### Work required
Output all of the listing, leaving every line exactly as written.

### Dataset excerpt
┌──
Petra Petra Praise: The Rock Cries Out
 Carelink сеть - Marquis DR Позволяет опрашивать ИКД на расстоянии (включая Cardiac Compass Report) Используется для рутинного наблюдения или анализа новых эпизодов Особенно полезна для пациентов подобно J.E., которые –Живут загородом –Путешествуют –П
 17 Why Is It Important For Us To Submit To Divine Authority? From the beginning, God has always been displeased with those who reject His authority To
└──
### Answer
Petra Petra Praise: The Rock Cries Out
 Carelink сеть - Marquis DR Позволяет опрашивать ИКД на расстоянии (включая Cardiac Compass Report) Используется для рутинного наблюдения или анализа новых эпизодов Особенно полезна для пациентов подобно J.E., которые –Живут загородом –Путешествуют –П
 17 Why Is It Important For Us To Submit To Divine Authority? From the beginning, God has always been displeased with those who reject His authority To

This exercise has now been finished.